What needs to be done: Output the lines from the one containing "Smocked White Bishop" through the last line of the material below, exactly; please do not include pictures.

Information provided:
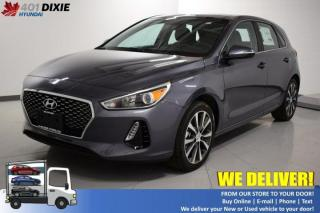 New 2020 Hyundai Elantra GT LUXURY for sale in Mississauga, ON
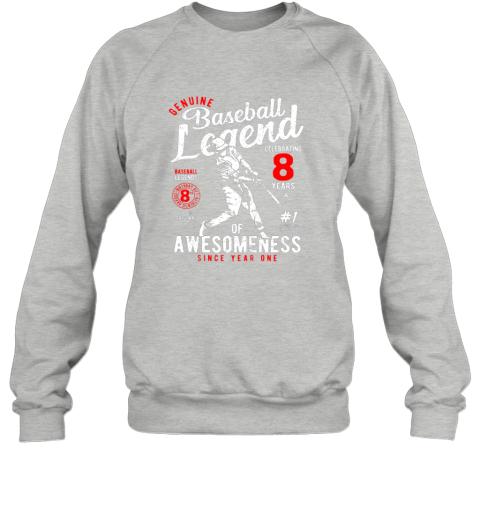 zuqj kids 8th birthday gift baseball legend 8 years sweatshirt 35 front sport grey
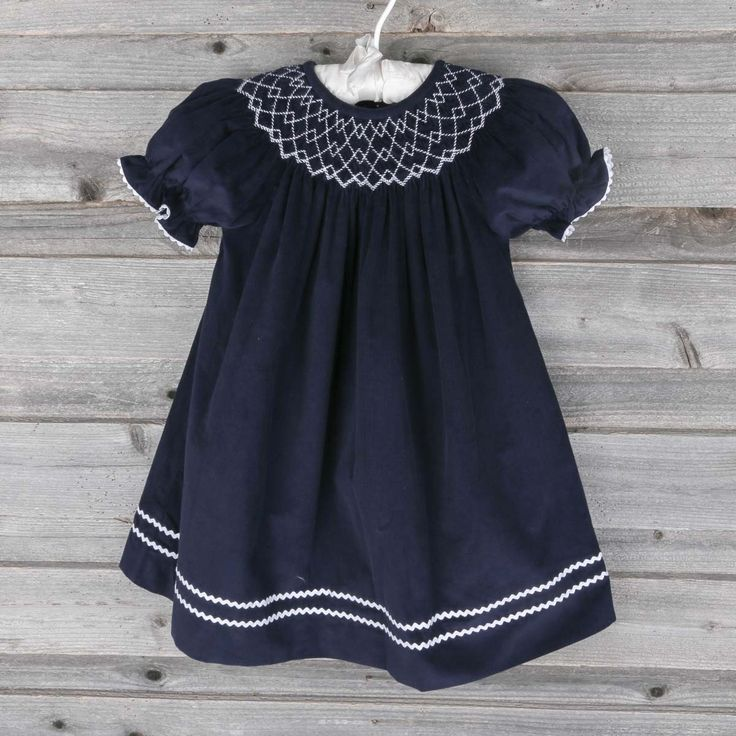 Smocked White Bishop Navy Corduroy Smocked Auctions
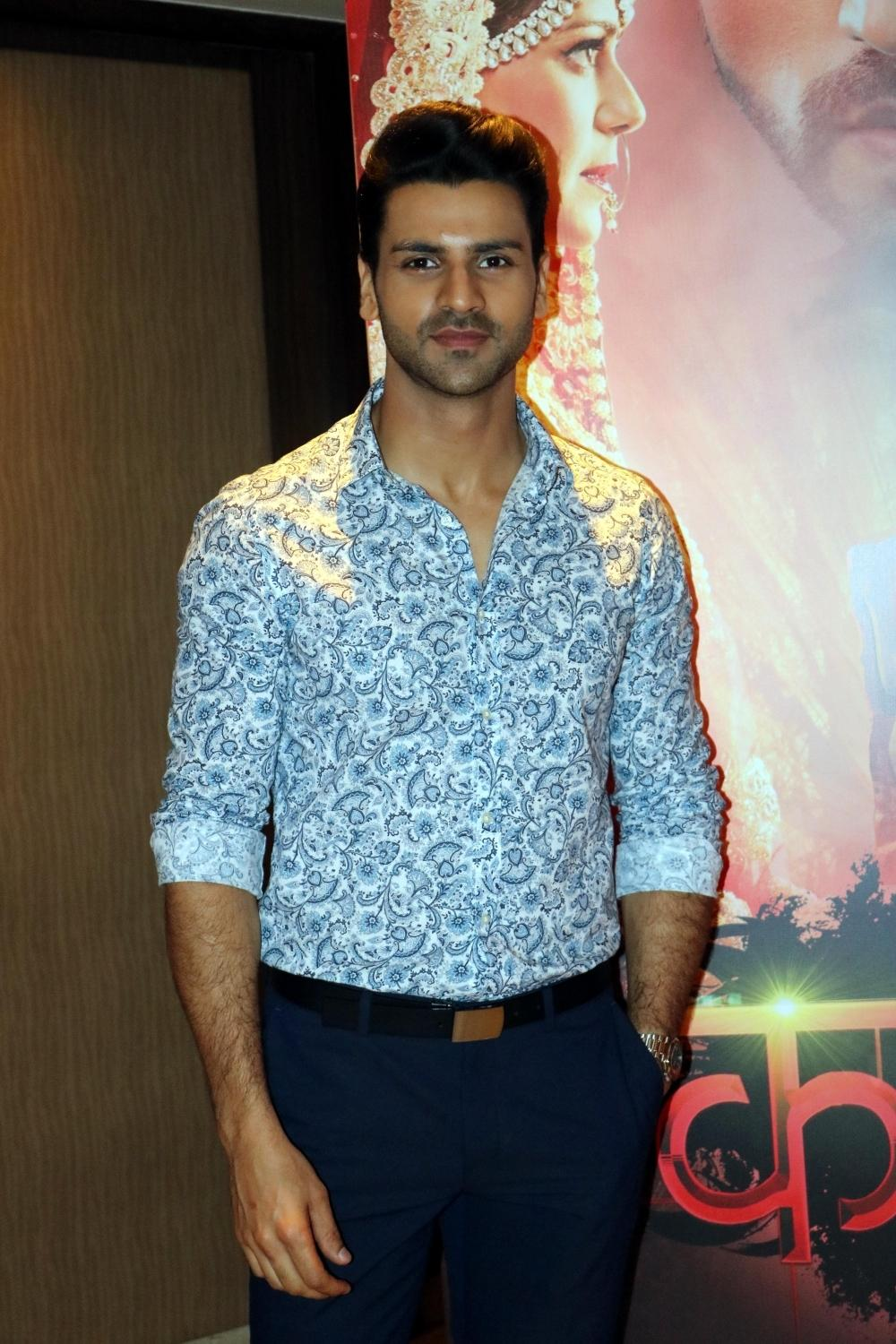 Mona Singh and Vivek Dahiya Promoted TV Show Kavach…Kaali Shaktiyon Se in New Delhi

Exercise solution:
 Smocked White Bishop Navy Corduroy Smocked Auctions
 Mona Singh and Vivek Dahiya Promoted TV Show Kavach…Kaali Shaktiyon Se in New Delhi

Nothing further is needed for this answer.